Secondly, when the minimizer frame is at the beginning of the sequence, the length of frame is extended from k to k+w-1. And when the length extends by 1, the subsequences list is filled by compare the subsequence and the reverse complement one of it in every base in the frame and the minimizer subsequence is got by comparing all the subsequences in the subsequences list.
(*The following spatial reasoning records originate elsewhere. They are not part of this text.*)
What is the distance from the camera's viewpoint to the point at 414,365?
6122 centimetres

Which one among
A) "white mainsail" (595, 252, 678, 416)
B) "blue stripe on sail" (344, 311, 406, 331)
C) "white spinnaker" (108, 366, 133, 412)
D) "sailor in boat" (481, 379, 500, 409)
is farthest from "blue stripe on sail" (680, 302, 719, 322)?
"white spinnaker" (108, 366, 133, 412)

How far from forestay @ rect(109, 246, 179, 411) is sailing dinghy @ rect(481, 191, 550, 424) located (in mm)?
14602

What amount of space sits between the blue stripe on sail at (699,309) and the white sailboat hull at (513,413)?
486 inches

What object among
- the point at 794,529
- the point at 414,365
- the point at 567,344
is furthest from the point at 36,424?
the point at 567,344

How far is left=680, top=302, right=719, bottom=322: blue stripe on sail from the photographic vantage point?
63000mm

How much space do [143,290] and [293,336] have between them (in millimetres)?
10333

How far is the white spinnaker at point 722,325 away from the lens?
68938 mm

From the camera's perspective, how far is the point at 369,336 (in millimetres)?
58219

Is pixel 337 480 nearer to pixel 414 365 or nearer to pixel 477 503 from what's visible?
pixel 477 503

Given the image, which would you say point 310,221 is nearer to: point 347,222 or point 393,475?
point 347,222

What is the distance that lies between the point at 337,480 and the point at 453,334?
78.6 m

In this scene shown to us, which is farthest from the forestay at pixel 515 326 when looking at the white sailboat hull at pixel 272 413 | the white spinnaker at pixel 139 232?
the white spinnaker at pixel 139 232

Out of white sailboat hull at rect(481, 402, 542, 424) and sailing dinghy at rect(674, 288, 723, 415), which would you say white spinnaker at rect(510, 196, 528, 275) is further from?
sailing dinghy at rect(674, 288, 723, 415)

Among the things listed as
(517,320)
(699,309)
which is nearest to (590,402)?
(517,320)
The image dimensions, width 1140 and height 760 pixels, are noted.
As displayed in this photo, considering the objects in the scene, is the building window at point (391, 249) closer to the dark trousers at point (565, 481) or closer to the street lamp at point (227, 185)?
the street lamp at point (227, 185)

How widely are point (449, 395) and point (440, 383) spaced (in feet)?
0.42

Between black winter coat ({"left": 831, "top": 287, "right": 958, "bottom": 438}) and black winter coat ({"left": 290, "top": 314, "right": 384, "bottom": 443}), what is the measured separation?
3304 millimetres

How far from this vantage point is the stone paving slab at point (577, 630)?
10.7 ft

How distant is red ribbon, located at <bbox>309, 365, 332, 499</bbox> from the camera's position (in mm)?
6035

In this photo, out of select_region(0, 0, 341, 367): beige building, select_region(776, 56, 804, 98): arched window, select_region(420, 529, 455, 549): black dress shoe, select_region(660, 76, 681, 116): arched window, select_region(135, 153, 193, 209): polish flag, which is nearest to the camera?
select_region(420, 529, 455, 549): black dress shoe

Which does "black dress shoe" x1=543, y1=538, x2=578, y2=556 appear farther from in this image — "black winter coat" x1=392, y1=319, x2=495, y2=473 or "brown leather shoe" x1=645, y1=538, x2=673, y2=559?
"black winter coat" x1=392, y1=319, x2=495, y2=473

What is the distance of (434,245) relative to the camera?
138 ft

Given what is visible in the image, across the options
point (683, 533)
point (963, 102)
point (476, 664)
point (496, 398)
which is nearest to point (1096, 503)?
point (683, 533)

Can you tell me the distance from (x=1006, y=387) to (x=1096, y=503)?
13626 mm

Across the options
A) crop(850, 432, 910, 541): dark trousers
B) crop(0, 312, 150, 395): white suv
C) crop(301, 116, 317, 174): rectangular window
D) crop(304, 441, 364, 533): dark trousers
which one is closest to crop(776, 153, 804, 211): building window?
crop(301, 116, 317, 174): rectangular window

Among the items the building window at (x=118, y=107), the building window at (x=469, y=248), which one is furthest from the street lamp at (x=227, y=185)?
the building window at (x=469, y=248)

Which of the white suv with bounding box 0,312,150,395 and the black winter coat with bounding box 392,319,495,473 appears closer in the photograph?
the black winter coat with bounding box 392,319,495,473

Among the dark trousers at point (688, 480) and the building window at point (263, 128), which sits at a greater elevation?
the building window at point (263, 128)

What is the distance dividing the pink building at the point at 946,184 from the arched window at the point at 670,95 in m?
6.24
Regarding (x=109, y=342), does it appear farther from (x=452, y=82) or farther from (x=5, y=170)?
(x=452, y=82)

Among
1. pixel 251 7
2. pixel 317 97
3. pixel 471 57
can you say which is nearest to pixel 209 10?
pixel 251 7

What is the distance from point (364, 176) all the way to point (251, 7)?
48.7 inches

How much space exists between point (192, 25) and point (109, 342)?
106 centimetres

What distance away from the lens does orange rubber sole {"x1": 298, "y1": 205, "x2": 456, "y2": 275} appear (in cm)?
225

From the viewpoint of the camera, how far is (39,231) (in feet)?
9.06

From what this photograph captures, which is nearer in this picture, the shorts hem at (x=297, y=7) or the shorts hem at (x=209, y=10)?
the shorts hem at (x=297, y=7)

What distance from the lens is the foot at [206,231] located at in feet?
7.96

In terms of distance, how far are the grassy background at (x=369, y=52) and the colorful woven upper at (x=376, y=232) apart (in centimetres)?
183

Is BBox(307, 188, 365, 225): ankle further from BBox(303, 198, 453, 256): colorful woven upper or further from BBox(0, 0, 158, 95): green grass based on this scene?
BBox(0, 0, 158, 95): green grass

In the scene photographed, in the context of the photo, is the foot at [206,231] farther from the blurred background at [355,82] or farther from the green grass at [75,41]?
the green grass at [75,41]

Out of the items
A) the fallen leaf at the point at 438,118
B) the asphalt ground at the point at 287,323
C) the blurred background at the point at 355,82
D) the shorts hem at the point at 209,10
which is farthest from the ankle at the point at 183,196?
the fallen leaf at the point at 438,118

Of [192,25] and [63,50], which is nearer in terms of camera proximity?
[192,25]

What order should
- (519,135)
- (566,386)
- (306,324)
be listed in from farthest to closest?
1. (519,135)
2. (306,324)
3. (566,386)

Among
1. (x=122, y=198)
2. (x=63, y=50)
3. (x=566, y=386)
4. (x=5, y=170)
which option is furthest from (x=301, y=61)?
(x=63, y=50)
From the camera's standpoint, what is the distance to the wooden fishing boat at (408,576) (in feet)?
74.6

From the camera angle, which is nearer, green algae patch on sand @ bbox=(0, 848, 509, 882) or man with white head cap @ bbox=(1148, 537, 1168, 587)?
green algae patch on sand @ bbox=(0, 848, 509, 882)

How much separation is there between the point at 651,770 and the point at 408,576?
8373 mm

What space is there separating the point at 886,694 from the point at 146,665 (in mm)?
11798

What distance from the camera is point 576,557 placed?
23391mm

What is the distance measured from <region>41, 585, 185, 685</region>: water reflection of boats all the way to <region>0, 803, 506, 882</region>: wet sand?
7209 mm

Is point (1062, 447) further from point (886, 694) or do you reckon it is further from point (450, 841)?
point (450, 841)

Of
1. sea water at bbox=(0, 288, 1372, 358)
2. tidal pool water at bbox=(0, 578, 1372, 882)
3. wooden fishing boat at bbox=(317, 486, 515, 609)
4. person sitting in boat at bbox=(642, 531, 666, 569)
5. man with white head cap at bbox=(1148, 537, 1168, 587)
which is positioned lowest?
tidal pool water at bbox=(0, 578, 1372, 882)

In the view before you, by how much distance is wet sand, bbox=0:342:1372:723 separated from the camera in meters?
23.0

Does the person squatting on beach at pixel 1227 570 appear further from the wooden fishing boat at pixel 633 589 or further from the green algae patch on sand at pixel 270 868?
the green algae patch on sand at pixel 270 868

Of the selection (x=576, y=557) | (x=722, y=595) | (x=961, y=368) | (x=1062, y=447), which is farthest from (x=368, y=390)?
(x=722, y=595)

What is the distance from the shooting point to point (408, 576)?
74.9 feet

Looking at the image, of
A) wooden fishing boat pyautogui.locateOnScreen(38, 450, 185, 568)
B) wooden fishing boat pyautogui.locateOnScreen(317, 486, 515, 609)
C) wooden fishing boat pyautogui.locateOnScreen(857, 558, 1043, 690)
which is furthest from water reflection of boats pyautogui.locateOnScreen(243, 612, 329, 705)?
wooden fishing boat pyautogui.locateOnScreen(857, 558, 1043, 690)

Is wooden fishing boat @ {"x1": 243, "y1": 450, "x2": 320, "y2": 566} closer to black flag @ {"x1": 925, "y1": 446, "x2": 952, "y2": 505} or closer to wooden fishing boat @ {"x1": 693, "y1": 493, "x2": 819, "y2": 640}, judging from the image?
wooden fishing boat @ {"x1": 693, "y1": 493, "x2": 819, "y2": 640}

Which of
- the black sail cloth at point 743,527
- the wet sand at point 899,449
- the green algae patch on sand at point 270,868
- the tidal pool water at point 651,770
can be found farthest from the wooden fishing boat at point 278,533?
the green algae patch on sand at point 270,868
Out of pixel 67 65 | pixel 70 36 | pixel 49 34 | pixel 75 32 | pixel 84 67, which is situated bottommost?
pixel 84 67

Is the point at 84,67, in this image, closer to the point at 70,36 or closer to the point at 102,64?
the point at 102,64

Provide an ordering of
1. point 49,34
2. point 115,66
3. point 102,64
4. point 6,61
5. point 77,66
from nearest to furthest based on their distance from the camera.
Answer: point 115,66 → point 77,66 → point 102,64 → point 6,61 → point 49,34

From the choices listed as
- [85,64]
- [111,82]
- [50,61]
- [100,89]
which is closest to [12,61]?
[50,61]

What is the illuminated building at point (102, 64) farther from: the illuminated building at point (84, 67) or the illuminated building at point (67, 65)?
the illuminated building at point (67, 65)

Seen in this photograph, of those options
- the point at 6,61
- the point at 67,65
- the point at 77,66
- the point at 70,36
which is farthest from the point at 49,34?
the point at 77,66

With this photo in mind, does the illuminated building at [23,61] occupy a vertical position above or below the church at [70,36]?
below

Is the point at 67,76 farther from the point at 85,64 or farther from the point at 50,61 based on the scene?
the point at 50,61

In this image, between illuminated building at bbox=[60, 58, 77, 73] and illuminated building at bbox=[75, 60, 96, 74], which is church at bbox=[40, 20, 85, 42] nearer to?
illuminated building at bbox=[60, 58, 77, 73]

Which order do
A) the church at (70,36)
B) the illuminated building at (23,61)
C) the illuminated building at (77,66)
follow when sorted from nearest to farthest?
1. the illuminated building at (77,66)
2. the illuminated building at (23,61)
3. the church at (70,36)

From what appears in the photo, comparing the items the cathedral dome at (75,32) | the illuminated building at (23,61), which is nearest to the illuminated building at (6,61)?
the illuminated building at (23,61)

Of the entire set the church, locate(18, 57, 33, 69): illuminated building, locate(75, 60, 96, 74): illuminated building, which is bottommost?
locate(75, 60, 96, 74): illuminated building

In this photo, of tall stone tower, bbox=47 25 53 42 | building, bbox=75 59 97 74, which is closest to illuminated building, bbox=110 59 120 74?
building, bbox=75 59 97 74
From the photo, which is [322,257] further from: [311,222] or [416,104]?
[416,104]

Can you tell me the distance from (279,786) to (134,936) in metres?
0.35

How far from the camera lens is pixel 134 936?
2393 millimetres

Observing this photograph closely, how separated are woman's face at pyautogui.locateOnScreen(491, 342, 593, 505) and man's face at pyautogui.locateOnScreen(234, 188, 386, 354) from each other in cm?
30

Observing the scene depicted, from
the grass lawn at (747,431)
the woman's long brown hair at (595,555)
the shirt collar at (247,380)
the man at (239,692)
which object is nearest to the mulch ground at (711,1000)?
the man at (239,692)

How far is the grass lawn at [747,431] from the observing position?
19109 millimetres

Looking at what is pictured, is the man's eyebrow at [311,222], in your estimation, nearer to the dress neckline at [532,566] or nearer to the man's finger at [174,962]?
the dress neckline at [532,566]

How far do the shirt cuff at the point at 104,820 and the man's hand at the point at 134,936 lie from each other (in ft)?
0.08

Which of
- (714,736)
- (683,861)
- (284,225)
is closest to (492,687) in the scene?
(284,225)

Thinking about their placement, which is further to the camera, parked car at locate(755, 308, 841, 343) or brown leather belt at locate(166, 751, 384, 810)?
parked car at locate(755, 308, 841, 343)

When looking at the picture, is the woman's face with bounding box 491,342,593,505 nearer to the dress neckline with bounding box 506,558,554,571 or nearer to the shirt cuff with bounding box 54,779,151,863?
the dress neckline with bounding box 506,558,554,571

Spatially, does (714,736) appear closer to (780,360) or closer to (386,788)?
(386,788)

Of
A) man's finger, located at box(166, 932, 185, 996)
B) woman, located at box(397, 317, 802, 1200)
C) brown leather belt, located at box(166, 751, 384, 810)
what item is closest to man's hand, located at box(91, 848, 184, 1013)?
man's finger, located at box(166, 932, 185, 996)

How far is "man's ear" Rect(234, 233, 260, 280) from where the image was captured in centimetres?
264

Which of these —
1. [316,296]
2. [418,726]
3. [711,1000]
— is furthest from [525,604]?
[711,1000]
Thirdly, when the frame is moving on, the first subsequence of the subsequences list will be moved out and the new subsequence is added in it. If the subsequence moved out is the minimizer subsequence of last frame, the next minimizer subsequence of the current frame will be got by comparing all the subsequences in this frame, otherwise the next minimizer subsequence of the current frame will be got by only comparing the last minimizer subsequence with the new subsequence in the subsequences list for saving the computing time.
Fourthly, when the frame is at the end of the sequence, the length of the frame is reduced from k+w-1 to k. And when the length reduces by 1, the first subsequence of the subsequences list will be moved out and the minimizer subsequence will be got by comparing the remaining subsequences in the frame.
Finally, the the jaccard similarity will be calculated.
For one read S and one read R, the time complexity of this algorithm is O(w(k+2k+2+0.5w+1)+L(w+k+2k+2+((w-1)(1+1)+w+1)/w)+w(0.5w+0.5w)) = O((L+w)(3K+w+3)-0.5w²-2L). The time complexity of calculating of jaccard similarity of two reads is O(n1+n2+min(n1+n2)), n<<L. So the total time complexity for one read is about O((L+w)(3k+w)). L is the length of the sequence, k is the size of k-mer, and n is the number of k-mer subsequences which is duplicated.
For one read S and one read R, the space complexity of this algorithm is O(n1+n2+w+w),n>>w. So the space complexity of one read is O(n). n is the number of k-mer subsequences which is duplicated.
For the eg1, the running time is 0.001s.
For the eg2, the running time is 117s.
For the eg3, the running time is 184s.
For the eg4, the running time is 12.0s.
The J(R,R') and J'(R,R') are both the index to describe the similarity of two sequence. Of course we can get the exact similarity of two sequences by aligning them, but this process will take too much time. So we choose J(R,R') and J'(R,R') to get the approximate conclusion of sequence similarity. For J(R,R'), we get a k-mer for each base which means there are still so much subsequence to be used to calculate the similarity. So we also used a new method minimizer to calculate the similarity. In J'(R,R'), the subsequence is the minimum subsequence of a w-length frame so that each the subsequence represents the local sequence information rather than k-mer which only represent the information of a sequence locus. Besides, the minimizer method will reduce the number of subsequences because several adjacent frame may share the same sequence. All in all, k-mer and minimizer are both great methods to calculate the similarity of two sequences in a fast way, we can choose one of them according to different situation of sequence characteristics.